The First District Court of Appeal previously upheld a ruling by Circuit Court Judge Waddell Wallace in a lawsuit filed by Times-Union Editor Frank Denton.
Denton argued that Police and Fire Pension Fund has acted as an agent of police and firefighter unions and therefore public meeting requirements for collective bargaining sessions applied to the pension fund when it met with city administrators in 2013 to negotiate pension benefits.
The Police and Fire Pension Fund counters it isn’t an agent of the unions and does not engage in collective bargaining.
The pension fund’s legal brief, filed last week, argues that other appeals court decisions around Florida have repeatedly ruled the Florida Public Employees Relations Commission is the designated body for deciding collective bargaining questions, rather than a circuit court judge.

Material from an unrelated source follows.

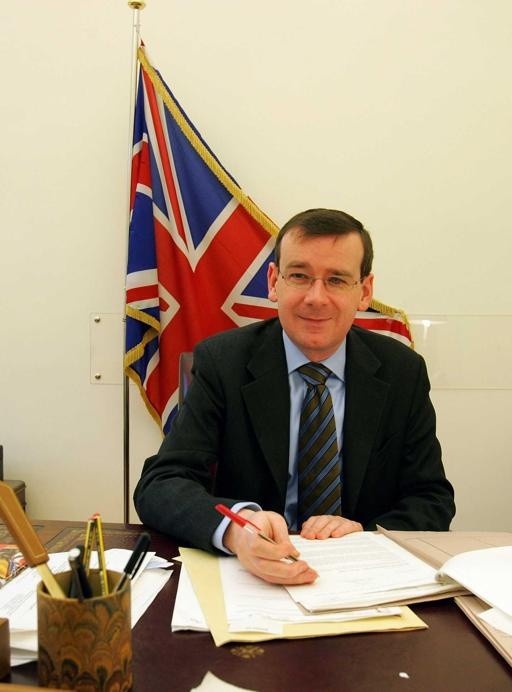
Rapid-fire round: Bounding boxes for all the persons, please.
[133,208,457,585]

The First District Court of Appeal’s opinion said Waddell’s finding about collective bargaining was a “threshold” determination for whether the Sunshine Law applied.
“Our position is the District Court of Appeal was correct in saying that the circuit judge has the power to decide the threshold question of whether there’s collective bargaining to apply the Sunshine statute,” said George Gabel, who is Denton’s attorney.